What is expected =
Rewrite everything in the maladaptive daydreaming passage from "The fifth Diagnostic" down to "they experience MD.", changing "distress" to "discomfort".

Document passage =
──────────────────────────────

The fifth Diagnostic and Statistical Manual, or DSM-5, does not recognize MD. So, in the absence of DSM-5 criteria for its diagnosis, there is Somer’s Maladaptive Daydreaming Scale (MDS) to help determine whether an individual is experiencing MD — MDS is a 14-point scale that rates five primary characteristics of the condition:
- Content and quality (detail) of dreams;
- Individual’s ability to control their dreams and/or the compulsion to dream;
- Amount of distress caused by daydreaming;
- Individual’s perceived benefits of daydreaming;
- Extent of interference of daydreaming with the individual’s ability to carry out their daily activities.
In addition to these, people may also be asked to rate how often they experience MD.
Interestingly, researchers on the subject have noted that people suffering from MD also report higher rates of attention-deficit and obsessive-compulsive symptoms along with a history of depression and/or anxiety disorders — although experts are still not sure why.
What causes maladaptive daydreaming?

──────────────────────────────

Data under study =
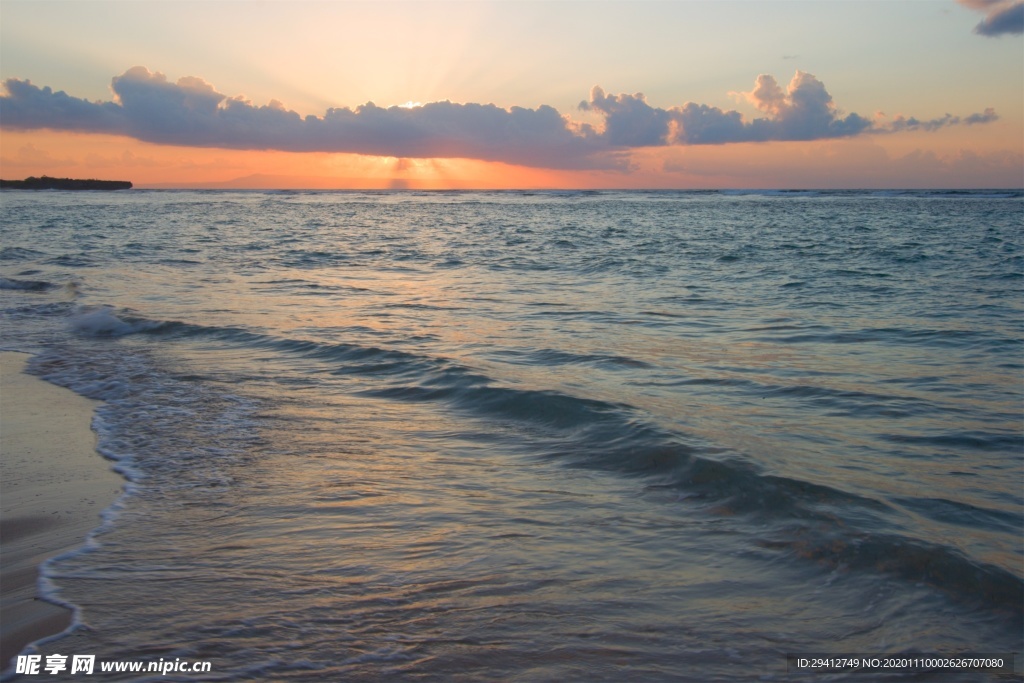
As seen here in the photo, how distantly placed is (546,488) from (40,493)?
3982 mm

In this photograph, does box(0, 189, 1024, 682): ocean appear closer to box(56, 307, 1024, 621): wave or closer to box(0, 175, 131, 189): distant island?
box(56, 307, 1024, 621): wave

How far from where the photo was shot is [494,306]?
1617cm

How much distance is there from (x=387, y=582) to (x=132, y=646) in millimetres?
1340

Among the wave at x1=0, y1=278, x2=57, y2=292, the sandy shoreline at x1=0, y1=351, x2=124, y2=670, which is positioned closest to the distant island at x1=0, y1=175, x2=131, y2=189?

──────────────────────────────

Your solution =
The fifth Diagnostic and Statistical Manual, or DSM-5, does not recognize MD. So, in the absence of DSM-5 criteria for its diagnosis, there is Somer’s Maladaptive Daydreaming Scale (MDS) to help determine whether an individual is experiencing MD — MDS is a 14-point scale that rates five primary characteristics of the condition:
- Content and quality (detail) of dreams;
- Individual’s ability to control their dreams and/or the compulsion to dream;
- Amount of discomfort caused by daydreaming;
- Individual’s perceived benefits of daydreaming;
- Extent of interference of daydreaming with the individual’s ability to carry out their daily activities.
In addition to these, people may also be asked to rate how often they experience MD.